Hacker News new | ask | show | jobs
Ask HN: Steps from Analyst to Data Engineering?
6 points by quokkafriend 1628 days ago
For someone who has strong SQL skills and some scripting experience, what would be the best approach to shifting into data engineering?

A constraint is that current place of employment does not offer transfer or mentorship opportunities.

If you were to recommend the top 2-3 actions to take to enter the field and gain employment, what would they be? (self-study resources, courses, projects, bootcamps)

3 comments

I took a similar route, albeit much less intentionally and spanning almost a decade. Software QA -> Business Intelligence Analyst -> Data Scientist -> Data Engineer.

Here what I'd recommend today:

1. get very comfortable with Python. Scripting isn't enough, you'll need good OO principles, understand how to manage projects/libraries/dependencies, etc. This will take the longest, so start it first.

2. Read and re-read Designing Data-Intensive Applications by Kleppmann. This is the bible of data engineering and far outclasses anything else currently available.

3. Get your hands dirty with modern tools and the whole data lifecycle. DBT, Airflow, Snowflake, Postgres should be obvious (feel free to substitute prefect, clickhouse, etc. if desired). You'll also want familiarity with a cloud stack and how to manage it (terraform, pulumi, or CDK). A public portfolio project would be great, but being able to talk confidently about the how and why of these things is probably enough.

The hard part is getting that next job. Look for junior roles at big companies, and mid-level roles at startups who don't understand the data ecosystem yet (almost any startup whose product is not ML or ELT). The former will give more mentorship, the latter will be easier to get if you can talk the talk in an interview.

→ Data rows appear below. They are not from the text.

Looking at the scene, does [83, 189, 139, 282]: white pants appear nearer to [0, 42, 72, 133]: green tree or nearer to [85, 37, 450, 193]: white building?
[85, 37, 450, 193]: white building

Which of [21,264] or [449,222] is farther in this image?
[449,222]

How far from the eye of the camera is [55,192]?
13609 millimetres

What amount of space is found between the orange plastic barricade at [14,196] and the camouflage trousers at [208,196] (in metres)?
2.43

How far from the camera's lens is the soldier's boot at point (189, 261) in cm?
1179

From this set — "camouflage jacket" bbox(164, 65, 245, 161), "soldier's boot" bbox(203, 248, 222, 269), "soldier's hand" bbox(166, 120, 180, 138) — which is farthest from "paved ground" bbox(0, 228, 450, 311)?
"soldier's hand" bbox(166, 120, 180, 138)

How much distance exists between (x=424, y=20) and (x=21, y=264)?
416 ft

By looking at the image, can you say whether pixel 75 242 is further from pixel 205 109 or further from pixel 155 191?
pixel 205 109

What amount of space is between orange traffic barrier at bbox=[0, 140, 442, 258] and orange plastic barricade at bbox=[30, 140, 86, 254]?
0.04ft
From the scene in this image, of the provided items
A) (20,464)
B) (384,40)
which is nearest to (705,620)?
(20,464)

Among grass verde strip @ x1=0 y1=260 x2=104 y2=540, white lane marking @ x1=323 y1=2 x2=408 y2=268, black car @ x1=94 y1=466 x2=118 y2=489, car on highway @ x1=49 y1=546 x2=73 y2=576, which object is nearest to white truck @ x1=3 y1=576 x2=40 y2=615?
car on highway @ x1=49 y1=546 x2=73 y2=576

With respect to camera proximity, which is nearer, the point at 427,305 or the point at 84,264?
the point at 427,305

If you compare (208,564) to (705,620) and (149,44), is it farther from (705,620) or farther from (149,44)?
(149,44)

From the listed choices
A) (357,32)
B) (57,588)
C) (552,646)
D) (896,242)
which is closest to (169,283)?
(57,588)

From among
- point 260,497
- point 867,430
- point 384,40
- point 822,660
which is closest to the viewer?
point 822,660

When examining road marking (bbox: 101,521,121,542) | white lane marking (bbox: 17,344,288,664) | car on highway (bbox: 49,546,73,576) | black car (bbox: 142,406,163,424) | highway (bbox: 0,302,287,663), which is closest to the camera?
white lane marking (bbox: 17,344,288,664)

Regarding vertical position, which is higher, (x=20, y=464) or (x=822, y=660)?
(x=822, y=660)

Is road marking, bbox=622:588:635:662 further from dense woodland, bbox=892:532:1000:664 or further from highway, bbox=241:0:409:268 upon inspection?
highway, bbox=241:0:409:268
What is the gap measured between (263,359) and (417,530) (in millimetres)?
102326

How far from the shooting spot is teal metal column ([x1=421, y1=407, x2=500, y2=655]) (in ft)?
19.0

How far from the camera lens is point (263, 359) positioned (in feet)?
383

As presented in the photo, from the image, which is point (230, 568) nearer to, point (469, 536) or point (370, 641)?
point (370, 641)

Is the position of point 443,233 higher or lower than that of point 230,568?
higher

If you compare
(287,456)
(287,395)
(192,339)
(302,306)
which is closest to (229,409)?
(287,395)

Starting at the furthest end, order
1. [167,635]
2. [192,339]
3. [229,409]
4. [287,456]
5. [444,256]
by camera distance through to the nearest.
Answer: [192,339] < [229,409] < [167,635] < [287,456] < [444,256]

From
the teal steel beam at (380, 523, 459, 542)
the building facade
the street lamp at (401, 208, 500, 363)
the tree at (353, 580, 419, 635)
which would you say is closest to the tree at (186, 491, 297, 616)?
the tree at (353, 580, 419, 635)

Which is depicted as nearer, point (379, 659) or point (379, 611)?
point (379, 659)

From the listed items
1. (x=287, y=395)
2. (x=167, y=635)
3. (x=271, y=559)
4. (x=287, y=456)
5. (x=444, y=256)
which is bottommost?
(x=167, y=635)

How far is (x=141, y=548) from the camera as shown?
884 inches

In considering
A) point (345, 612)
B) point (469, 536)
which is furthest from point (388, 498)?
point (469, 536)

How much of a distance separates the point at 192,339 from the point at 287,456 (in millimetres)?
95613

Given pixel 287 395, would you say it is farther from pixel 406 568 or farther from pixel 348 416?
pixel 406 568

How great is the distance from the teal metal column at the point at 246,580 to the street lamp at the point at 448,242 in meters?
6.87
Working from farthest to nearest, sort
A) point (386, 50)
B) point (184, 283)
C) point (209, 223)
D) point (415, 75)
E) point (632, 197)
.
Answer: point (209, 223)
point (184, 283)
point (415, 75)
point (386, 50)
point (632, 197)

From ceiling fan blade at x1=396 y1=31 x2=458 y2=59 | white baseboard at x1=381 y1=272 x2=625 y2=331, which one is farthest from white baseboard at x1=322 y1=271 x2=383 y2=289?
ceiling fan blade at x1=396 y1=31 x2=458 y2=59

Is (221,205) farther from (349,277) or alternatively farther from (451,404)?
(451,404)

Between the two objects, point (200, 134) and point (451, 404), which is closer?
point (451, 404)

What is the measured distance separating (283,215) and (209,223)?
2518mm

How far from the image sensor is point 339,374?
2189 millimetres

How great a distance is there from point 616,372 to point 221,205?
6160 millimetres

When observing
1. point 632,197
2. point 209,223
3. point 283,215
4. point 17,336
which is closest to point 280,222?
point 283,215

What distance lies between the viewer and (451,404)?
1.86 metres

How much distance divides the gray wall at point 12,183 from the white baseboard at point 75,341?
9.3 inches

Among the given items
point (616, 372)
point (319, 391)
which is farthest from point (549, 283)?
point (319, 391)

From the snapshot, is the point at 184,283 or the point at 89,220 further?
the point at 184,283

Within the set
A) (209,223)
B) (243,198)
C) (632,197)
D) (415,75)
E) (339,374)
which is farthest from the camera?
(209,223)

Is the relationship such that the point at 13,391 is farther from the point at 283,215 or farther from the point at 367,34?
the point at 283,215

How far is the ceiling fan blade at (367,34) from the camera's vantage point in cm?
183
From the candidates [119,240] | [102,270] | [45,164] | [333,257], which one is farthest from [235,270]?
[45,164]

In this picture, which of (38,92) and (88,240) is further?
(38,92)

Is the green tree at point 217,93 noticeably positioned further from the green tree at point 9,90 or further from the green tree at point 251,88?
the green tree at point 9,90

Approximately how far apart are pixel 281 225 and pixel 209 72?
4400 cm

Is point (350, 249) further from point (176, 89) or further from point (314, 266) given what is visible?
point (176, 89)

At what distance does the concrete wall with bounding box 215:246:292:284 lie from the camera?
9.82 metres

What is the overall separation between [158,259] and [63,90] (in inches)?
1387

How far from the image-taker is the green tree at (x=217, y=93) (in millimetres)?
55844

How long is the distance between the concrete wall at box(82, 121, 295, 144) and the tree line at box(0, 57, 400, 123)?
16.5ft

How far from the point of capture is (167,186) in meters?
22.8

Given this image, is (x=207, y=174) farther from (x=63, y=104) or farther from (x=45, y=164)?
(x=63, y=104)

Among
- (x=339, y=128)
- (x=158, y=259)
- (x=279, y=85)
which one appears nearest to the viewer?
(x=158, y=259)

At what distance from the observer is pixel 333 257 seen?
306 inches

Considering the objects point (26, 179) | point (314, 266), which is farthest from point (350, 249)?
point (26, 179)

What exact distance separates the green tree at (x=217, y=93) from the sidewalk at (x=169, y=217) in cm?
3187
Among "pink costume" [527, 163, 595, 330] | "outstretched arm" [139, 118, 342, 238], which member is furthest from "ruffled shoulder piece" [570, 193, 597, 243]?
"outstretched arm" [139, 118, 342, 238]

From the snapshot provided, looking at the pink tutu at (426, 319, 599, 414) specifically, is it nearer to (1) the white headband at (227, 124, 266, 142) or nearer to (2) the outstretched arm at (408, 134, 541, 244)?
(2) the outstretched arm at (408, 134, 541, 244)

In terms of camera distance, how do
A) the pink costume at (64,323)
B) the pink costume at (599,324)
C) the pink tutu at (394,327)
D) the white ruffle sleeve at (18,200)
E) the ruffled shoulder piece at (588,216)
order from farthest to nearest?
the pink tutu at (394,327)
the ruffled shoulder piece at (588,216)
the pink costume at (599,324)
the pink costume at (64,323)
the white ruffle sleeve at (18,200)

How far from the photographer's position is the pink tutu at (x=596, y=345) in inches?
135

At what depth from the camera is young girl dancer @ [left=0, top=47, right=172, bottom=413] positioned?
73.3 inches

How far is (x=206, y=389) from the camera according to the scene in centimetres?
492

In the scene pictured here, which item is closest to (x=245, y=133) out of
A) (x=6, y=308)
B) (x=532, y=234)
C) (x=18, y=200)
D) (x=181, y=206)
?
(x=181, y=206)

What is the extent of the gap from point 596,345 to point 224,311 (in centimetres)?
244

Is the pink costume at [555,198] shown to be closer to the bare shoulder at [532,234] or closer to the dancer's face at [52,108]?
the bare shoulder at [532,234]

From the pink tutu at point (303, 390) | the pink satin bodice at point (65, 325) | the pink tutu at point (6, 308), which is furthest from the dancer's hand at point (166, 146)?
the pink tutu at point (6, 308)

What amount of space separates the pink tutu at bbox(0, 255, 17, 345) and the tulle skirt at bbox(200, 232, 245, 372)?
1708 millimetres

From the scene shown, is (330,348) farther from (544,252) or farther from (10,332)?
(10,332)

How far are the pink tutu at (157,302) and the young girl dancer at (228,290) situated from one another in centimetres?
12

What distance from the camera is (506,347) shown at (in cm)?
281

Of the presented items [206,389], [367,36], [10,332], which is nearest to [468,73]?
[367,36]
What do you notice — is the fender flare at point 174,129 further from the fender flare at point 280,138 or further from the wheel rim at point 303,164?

>you'll need good OO principles

Could you please give more details why this is important? I have good experience with dealing with data, data science and little bit of data engineer too but I never saw the necessity for OO. I'm also very interested in data engineering and was wandering why you mentioned OO and why it is important for data engineering?

Thank you.

I've been there too, especially since most of my pre-eng work was in R. In python at least, if you want to write code that others can use and extend, you need to embrace objects. Nothing fancy necessarily, but you should have a sense of how to organize a class hierarchy for a given program, when and how much inheritance to use. To do that you'll touch on a lot of small things like mixins, MRO, ABCs, etc.

One way you may be forced into this is custom Airflow operators; the community now recommendeds writing ~0 logic in airflow and sticking it all in docker instead, but any team using airflow for more than a few years has a tangled web of custom bullshit you'll be expected to maintain and extend.

You can certainly write a lot of python in a more procedural and/or functional way, but if you ask a python engineer to use or modify that code, don't be surprised by their anger.

Thank you so much for your answer!

I have general understanding of OO in Python. I just do not see where exactly to use it in data engineering. Could you please recommend any book/article/video that shows with the examples when to use OO in data engineering tasks?

This is perfect thanks.

On #3, do you know of any public githubs or codebases that are good to reverse engineer and learn an end to end pipeline from?

Always like to supplement book learning with real world production-level examples, especially in this case where I don't have access to that where I work.

Are you doing any data engineering at you current job? Anything you can lean into more? My first data analyst job was essentially a mistitled data engineering job.

One challenge that you need to overcome is that many data engineering roles require experience with specific tools and that junior positions aren't quite as common.

I also think that you should consider backend software development as an option. It's a similar role (depending on the type of DE role you compare to) but with better opportunities for progression and more career flexibility; it's also been around much longer than DE which is a relatively new job title. Another weird thing is that some DE roles have lower status in some companies. Especially if you get to work with data scientists, there's sometimes the perception that DS are the smart people and DE are the grunts that do the plumbing. The whole thing is obviously very misplaced but it does exist in some places and you should be aware of it.

I see thank you. A lot to ponder here.

I'm actually a PM with a good analytics background that is contemplating my options.

I was considering DE because it seemed maybe more of a feasible leap than straight to backend SWE.

Thank you. A lot to ponder.

Im actually a PM with analytics experience so thought that DE would be an easier path in than backend SWE...

If you already have experience, just apply.